Start of SUPPLIED RECORDS

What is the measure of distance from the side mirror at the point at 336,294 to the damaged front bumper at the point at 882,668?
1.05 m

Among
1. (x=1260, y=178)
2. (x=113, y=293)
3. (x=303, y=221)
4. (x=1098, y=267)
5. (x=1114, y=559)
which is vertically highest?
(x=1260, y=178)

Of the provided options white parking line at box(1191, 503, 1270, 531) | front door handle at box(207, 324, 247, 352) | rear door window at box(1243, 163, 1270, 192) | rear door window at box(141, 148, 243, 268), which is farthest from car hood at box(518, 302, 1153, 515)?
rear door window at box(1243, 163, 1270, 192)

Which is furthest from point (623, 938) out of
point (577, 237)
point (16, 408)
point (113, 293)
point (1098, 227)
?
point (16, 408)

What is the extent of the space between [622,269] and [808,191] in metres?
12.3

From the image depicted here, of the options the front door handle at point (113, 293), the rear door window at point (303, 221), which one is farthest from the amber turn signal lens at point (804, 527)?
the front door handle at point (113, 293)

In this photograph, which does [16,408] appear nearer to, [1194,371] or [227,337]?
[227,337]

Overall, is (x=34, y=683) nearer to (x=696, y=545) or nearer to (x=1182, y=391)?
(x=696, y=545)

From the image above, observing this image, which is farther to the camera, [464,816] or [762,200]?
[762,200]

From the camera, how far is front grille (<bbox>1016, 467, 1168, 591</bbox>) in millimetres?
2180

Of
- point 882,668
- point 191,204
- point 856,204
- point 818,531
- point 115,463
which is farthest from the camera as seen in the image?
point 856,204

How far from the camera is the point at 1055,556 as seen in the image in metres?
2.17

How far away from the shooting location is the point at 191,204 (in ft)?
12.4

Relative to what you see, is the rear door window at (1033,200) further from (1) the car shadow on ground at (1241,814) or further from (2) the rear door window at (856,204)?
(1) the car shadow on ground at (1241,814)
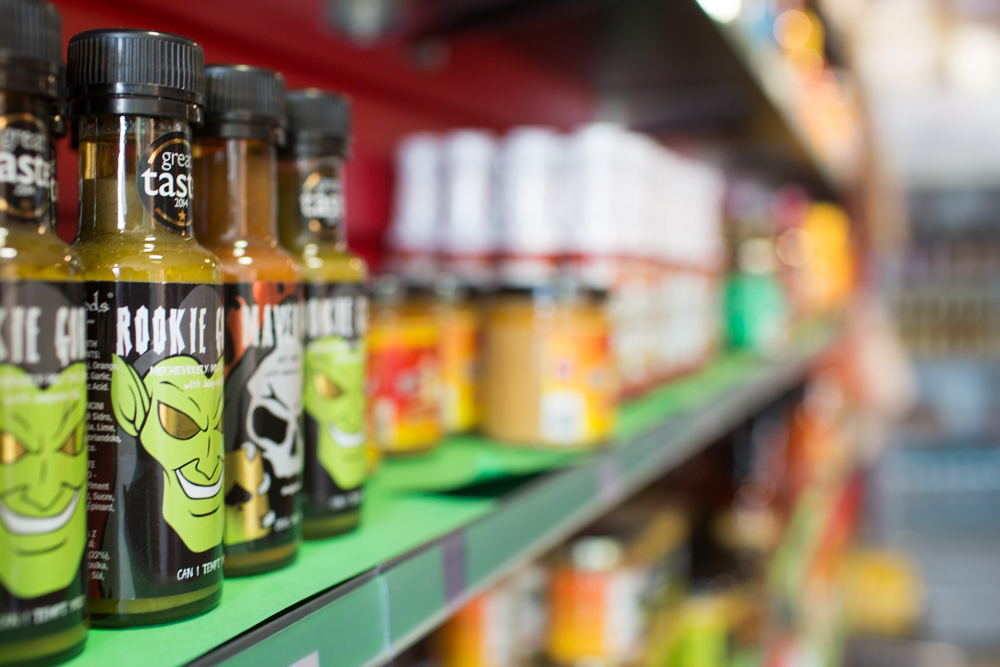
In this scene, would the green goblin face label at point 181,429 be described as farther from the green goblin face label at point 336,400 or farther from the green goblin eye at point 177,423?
the green goblin face label at point 336,400

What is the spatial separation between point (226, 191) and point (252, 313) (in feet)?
0.25

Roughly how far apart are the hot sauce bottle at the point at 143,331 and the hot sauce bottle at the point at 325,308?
0.13 meters

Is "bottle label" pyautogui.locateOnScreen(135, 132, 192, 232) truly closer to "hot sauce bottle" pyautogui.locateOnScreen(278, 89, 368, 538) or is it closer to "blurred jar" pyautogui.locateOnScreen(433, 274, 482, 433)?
"hot sauce bottle" pyautogui.locateOnScreen(278, 89, 368, 538)

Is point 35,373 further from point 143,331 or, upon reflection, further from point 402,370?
point 402,370

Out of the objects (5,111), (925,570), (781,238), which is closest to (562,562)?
(5,111)

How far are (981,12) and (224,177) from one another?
16.6 ft

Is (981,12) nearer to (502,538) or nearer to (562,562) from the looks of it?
(562,562)

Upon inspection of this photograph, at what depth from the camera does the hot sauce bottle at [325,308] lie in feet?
1.78

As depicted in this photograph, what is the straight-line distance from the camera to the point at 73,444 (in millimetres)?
352

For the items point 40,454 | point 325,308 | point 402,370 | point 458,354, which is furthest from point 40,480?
point 458,354

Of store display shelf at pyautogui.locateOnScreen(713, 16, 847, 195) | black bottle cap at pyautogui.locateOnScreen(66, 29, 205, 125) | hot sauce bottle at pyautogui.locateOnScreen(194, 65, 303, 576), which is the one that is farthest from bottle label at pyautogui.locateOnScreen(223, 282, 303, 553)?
store display shelf at pyautogui.locateOnScreen(713, 16, 847, 195)

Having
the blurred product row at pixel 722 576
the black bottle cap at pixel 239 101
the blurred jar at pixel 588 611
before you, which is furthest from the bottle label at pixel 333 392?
the blurred jar at pixel 588 611

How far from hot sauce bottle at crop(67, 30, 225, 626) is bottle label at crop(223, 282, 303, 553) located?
5 cm

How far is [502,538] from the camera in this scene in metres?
0.64
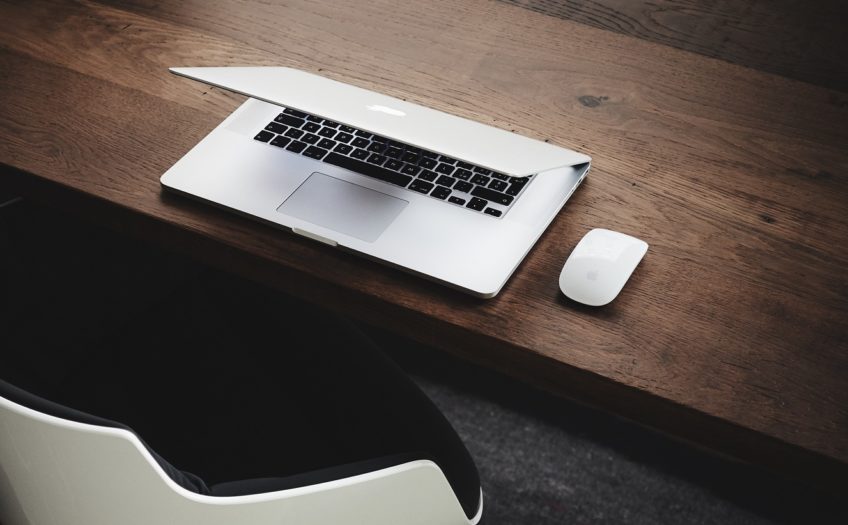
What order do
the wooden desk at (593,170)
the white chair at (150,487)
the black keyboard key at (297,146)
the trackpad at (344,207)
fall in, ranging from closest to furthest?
the white chair at (150,487)
the wooden desk at (593,170)
the trackpad at (344,207)
the black keyboard key at (297,146)

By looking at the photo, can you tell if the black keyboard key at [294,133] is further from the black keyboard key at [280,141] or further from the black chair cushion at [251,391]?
the black chair cushion at [251,391]

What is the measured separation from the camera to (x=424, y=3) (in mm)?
1301

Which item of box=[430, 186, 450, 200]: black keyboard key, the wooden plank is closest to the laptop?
box=[430, 186, 450, 200]: black keyboard key

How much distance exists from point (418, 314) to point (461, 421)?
33.5 inches

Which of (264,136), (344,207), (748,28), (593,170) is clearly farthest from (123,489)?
(748,28)

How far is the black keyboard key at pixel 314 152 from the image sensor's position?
1035 millimetres

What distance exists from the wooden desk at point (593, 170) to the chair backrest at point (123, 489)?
0.52 ft

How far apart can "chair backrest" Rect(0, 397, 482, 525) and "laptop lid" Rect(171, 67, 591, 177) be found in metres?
0.30

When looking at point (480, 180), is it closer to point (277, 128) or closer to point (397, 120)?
point (397, 120)

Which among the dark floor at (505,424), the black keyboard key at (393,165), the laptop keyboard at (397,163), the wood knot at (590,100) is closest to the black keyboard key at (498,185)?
the laptop keyboard at (397,163)

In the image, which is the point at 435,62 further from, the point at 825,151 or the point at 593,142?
the point at 825,151

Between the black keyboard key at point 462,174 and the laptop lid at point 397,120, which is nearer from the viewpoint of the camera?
the laptop lid at point 397,120

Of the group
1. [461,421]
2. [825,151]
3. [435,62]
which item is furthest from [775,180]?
[461,421]

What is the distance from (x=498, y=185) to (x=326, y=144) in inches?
8.4
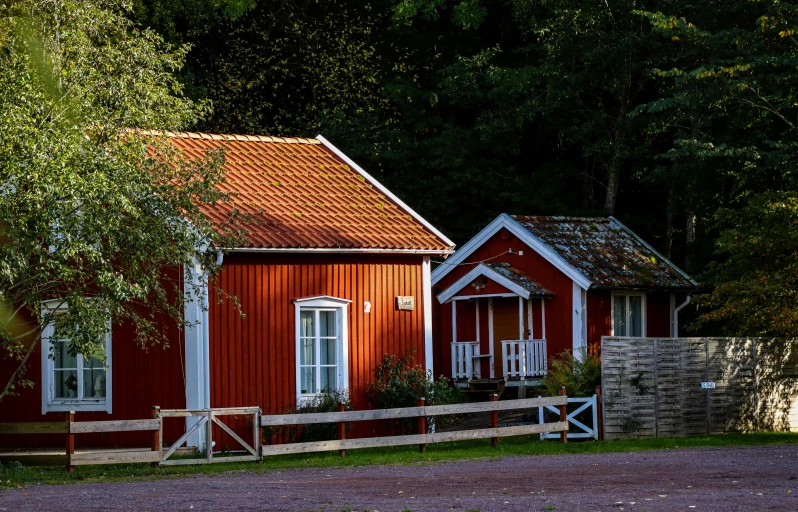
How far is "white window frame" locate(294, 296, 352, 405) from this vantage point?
897 inches

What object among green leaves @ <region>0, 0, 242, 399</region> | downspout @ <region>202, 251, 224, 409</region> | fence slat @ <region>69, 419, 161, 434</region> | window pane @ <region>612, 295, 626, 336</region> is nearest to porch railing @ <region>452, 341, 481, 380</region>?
window pane @ <region>612, 295, 626, 336</region>

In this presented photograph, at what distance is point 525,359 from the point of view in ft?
98.7

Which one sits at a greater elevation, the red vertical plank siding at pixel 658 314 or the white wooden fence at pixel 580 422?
the red vertical plank siding at pixel 658 314

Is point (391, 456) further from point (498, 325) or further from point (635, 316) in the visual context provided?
point (635, 316)

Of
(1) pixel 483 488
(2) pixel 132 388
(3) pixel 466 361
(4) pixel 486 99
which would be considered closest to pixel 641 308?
(3) pixel 466 361

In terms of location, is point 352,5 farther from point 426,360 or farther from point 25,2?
point 25,2

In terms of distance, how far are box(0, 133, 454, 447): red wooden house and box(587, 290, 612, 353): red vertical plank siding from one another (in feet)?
21.0

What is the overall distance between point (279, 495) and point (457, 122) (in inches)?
1134

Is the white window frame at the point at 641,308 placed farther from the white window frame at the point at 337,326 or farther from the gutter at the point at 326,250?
the white window frame at the point at 337,326

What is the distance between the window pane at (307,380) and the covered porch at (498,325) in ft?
26.1

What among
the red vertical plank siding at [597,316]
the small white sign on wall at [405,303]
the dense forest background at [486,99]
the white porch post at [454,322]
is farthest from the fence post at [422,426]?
the dense forest background at [486,99]

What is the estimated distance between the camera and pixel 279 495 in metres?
14.8

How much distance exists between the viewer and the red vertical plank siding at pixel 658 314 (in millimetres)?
31594

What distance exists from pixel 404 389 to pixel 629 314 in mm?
9441
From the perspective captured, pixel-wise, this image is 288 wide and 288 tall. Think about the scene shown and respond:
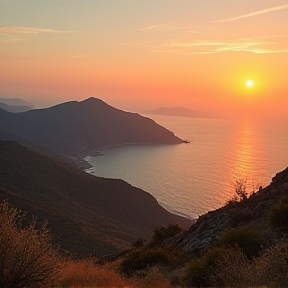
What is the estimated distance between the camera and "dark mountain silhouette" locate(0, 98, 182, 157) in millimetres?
168750

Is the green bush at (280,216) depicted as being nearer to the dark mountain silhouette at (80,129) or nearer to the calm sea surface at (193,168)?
the calm sea surface at (193,168)

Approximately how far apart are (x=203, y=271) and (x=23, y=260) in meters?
4.13

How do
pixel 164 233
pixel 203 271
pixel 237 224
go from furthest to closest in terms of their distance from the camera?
1. pixel 164 233
2. pixel 237 224
3. pixel 203 271

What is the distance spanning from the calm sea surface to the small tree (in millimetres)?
A: 62887

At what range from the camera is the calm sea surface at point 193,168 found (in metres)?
82.8

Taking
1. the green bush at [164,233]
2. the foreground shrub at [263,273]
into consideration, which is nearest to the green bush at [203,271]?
the foreground shrub at [263,273]

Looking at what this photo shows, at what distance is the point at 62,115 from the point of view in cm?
18888

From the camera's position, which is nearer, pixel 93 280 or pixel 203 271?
pixel 93 280

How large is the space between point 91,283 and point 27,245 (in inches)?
62.9

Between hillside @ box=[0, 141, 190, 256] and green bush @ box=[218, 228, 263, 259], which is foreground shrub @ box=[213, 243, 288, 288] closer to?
green bush @ box=[218, 228, 263, 259]

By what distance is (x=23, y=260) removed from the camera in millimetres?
6230

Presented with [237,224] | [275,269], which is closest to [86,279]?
[275,269]

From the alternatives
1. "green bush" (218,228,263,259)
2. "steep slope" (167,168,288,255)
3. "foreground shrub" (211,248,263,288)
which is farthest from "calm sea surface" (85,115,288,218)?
"foreground shrub" (211,248,263,288)

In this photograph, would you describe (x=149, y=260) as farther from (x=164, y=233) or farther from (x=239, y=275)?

End of SUPPLIED RECORDS

* **STATED PROBLEM**: Put the stretch of the rows from the line containing "Looking at what" through the last row into a numbered list, dropping any blank lines.

* **COMPLETE OUTPUT**:
1. Looking at what this photo shows, at what distance is the point at 62,115 from the point of view in cm?
2. 18888
3. From the camera's position, which is nearer, pixel 93 280 or pixel 203 271?
4. pixel 93 280
5. How large is the space between point 91,283 and point 27,245 (in inches)?
6. 62.9
7. Between hillside @ box=[0, 141, 190, 256] and green bush @ box=[218, 228, 263, 259], which is foreground shrub @ box=[213, 243, 288, 288] closer to?
8. green bush @ box=[218, 228, 263, 259]
9. By what distance is (x=23, y=260) removed from the camera in millimetres?
10. 6230
11. Presented with [237,224] | [275,269], which is closest to [86,279]?
12. [275,269]
13. From the alternatives
14. 1. "green bush" (218,228,263,259)
15. 2. "steep slope" (167,168,288,255)
16. 3. "foreground shrub" (211,248,263,288)
17. which is farthest from "calm sea surface" (85,115,288,218)?
18. "foreground shrub" (211,248,263,288)
19. In this photograph, would you describe (x=149, y=260) as farther from (x=164, y=233) or farther from (x=239, y=275)?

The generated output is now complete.